Thatcher had a helping hand from a number of theme park designers including one who knew Buzz better than anyone. In addition to Granaroli, Thatcher and his daughter Zoe, the website team included Vlad Perelman from Backpack Creative, Bob Chambers from The Producer’s Group and Buzz Price’s son David who runs his own theme park planning and design firm.
“My dad was excellent at crunching numbers in his head,” says David. He adds that this is what is needed to “help focus the creative discussion. And so that was one of our goals with this web site — to help people bring Buzz into their planning sessions today.”
Thatcher adds that “we’ve been talking about it for two years, but once we decided to actually build it, the web site only took two months…I was watching my daughter play Roller Coaster Tycoon and wondered whether we could create an app that allowed professionals to crunch numbers.
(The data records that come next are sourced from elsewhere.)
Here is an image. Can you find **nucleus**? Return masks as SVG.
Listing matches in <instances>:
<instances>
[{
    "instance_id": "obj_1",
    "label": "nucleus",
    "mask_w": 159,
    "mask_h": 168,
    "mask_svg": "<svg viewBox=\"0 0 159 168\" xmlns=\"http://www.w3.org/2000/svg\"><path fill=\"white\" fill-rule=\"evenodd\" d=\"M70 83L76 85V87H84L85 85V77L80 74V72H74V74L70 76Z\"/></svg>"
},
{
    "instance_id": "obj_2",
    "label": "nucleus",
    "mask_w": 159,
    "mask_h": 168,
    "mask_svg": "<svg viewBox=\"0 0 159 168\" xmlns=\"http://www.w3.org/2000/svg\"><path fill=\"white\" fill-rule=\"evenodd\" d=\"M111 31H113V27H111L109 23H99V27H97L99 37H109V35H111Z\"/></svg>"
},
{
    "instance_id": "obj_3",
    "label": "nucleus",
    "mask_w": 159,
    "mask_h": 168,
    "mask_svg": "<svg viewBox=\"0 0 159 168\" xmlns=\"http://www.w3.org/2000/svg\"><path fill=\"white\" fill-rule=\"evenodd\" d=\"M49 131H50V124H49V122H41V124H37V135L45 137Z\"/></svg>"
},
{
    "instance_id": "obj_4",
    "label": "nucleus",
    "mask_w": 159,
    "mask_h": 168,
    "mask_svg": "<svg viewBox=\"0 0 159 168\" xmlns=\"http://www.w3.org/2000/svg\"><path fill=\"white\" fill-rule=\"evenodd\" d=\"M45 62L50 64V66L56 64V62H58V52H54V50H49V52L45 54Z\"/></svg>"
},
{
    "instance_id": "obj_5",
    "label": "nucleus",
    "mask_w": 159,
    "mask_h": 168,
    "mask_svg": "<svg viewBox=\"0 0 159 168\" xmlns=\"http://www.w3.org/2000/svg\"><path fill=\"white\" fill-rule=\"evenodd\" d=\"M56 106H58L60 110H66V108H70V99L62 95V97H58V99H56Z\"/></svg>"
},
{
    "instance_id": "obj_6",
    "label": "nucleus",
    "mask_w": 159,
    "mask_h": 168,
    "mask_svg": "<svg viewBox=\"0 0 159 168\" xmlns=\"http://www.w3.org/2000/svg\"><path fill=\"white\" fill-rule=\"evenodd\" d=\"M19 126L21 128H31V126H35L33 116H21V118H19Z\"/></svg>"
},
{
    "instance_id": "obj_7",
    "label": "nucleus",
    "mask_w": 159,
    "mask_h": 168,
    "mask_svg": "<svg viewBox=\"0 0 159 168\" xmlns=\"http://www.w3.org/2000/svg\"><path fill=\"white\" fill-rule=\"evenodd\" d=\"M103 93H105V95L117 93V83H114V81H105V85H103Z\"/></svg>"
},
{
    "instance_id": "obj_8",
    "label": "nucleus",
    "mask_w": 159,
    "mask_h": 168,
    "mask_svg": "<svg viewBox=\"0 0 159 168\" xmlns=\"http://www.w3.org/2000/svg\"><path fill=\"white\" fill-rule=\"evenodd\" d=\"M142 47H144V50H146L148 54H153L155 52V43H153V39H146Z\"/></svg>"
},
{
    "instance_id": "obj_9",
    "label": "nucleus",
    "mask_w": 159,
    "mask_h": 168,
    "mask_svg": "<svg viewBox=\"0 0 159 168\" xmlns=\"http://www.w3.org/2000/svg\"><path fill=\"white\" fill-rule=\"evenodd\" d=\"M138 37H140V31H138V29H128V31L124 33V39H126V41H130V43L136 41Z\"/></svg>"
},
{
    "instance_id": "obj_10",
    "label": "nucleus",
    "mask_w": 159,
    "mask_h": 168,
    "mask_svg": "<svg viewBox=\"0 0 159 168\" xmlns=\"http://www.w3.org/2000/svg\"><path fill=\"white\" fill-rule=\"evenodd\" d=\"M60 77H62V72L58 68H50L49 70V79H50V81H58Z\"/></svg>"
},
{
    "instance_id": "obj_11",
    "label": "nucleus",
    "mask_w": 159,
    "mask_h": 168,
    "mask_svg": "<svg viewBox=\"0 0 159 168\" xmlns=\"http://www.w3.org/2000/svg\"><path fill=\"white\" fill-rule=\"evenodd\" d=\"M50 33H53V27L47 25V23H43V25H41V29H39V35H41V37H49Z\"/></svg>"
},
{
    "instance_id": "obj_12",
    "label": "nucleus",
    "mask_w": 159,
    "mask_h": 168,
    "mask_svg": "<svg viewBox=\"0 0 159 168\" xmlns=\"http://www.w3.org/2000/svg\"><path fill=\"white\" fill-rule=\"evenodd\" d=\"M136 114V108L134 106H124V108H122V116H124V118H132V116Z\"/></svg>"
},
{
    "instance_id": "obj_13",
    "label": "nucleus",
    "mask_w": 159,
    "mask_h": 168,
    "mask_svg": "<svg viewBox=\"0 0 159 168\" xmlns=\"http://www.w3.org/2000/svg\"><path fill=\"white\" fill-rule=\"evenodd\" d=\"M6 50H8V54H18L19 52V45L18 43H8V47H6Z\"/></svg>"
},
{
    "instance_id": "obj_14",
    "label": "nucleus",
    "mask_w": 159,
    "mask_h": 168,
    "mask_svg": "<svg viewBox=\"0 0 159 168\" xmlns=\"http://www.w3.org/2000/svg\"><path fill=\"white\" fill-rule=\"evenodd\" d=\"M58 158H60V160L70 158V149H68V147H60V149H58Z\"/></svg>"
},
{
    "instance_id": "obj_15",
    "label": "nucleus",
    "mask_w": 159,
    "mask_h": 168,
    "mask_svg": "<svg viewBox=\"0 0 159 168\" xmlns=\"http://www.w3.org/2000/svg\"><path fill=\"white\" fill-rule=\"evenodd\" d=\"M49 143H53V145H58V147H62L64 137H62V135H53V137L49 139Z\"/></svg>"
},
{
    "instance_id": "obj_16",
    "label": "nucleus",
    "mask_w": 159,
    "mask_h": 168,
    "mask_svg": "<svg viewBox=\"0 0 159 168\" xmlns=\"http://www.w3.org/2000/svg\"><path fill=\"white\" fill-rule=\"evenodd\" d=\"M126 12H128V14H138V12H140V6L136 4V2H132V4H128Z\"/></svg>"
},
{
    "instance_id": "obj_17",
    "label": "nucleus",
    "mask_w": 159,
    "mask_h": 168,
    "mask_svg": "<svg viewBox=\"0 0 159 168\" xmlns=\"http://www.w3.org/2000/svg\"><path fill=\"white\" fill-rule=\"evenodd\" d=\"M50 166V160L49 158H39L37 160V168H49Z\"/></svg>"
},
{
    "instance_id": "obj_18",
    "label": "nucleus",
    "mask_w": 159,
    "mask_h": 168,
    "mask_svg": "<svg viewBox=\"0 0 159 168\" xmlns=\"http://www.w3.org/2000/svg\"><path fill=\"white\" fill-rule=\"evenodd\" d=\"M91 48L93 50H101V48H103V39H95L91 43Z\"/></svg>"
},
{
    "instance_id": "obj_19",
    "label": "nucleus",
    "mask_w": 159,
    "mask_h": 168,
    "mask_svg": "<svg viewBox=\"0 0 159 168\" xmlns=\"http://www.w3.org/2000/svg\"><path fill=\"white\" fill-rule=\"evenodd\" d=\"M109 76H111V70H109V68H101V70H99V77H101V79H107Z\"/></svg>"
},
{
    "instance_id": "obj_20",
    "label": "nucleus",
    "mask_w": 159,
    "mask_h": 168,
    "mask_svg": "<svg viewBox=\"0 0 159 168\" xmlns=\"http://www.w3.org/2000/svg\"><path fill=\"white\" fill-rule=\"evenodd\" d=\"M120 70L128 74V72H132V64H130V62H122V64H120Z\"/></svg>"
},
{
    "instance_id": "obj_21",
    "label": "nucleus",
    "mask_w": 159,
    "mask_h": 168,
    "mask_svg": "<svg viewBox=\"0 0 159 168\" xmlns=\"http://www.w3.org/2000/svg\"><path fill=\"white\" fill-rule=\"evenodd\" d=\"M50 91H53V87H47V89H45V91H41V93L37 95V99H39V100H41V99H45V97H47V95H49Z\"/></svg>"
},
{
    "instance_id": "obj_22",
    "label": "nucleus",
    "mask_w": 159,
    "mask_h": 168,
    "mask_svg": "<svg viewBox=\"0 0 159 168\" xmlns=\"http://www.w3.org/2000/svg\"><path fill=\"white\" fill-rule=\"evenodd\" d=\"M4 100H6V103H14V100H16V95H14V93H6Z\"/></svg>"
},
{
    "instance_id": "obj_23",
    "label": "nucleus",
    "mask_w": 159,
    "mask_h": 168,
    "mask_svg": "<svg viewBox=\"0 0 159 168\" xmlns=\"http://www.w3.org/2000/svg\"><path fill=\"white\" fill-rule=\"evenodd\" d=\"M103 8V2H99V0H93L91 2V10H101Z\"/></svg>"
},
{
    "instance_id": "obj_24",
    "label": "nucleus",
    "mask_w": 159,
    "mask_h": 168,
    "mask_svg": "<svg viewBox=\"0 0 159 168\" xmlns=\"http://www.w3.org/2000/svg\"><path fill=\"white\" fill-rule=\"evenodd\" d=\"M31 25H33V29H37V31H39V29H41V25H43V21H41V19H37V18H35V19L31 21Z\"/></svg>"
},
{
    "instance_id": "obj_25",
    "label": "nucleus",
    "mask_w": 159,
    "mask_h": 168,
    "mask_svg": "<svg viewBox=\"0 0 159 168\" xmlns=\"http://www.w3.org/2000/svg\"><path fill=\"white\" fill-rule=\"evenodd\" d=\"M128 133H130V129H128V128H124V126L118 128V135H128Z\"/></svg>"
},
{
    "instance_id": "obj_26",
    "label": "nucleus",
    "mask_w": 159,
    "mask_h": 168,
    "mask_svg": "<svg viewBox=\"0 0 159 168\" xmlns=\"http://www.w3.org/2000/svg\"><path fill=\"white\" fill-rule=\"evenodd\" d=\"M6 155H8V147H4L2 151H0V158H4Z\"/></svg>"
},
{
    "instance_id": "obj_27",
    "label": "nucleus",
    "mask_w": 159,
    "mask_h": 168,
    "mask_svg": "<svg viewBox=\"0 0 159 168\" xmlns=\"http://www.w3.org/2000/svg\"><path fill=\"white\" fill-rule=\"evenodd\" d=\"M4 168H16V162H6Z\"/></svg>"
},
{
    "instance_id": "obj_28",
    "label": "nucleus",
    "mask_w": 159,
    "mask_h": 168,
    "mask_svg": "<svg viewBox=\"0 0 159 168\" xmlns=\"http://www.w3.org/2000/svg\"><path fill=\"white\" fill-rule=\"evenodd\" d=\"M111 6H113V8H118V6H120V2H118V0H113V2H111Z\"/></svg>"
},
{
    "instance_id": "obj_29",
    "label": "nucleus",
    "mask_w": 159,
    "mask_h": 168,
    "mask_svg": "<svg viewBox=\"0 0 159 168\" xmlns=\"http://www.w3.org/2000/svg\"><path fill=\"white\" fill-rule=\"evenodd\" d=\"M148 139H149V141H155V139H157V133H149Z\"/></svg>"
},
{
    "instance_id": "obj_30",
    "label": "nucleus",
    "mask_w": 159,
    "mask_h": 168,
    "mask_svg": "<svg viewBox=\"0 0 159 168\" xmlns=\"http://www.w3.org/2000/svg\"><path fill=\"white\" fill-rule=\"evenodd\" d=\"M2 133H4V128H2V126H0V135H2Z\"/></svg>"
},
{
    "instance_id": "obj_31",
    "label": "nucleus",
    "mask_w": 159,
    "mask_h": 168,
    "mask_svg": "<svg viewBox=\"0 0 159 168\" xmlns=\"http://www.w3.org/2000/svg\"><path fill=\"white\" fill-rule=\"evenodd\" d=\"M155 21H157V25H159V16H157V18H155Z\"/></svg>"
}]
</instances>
I then re-read Buzz Price’s book and realized we had everything we needed to create a web site.
“However, I didn’t know Buzz’s son David, so I happened to be in Dubai at the same time Bob Chambers from The Producer’s Group was in town so we had lunch at iHop in the Mall of the Emirates. I told him about my idea and he agreed to introduce me to David Price…The idea languished while we all stayed busy working on other projects. Then, COVID-19 hit…The pandemic has delayed and even canceled a number of projects. In other words, COVID-19 gave us the time.”
Thatcher says that “the only concerns we’ve heard are from people who worry that developers will make investment decisions based on Ask.Buzz. As we clearly spell out in the disclaimer, this tool is meant for creative professionals in the early stages of a project. There are so many variables involved in each project that Ask.Buzz was never intended as a replacement for more formal feasibility studies.”
The cost of a theme park operator licensing the Intellectual Property from a studio isn’t factored into the calculations. Neither is the location, market size, available public transportation or the back office area of the park.
Nevertheless, there is nothing else like it in the industry and it represents an early stage step which is normally done by a team of professionals. Thatcher says his team has “no plans to charge for Ask.Buzz in the future. This was a passion project for our entire team. We wanted to honor Buzz Price and provide a tool that we ourselves would want to use.” It isn’t stopping there.
“Now that we have a formula for theme parks, our next step will be to introduce the same thing for museums and family entertainment centers by November 2020,” says Thatcher. The flexibility of the formula shows that Price really did have the magic touch.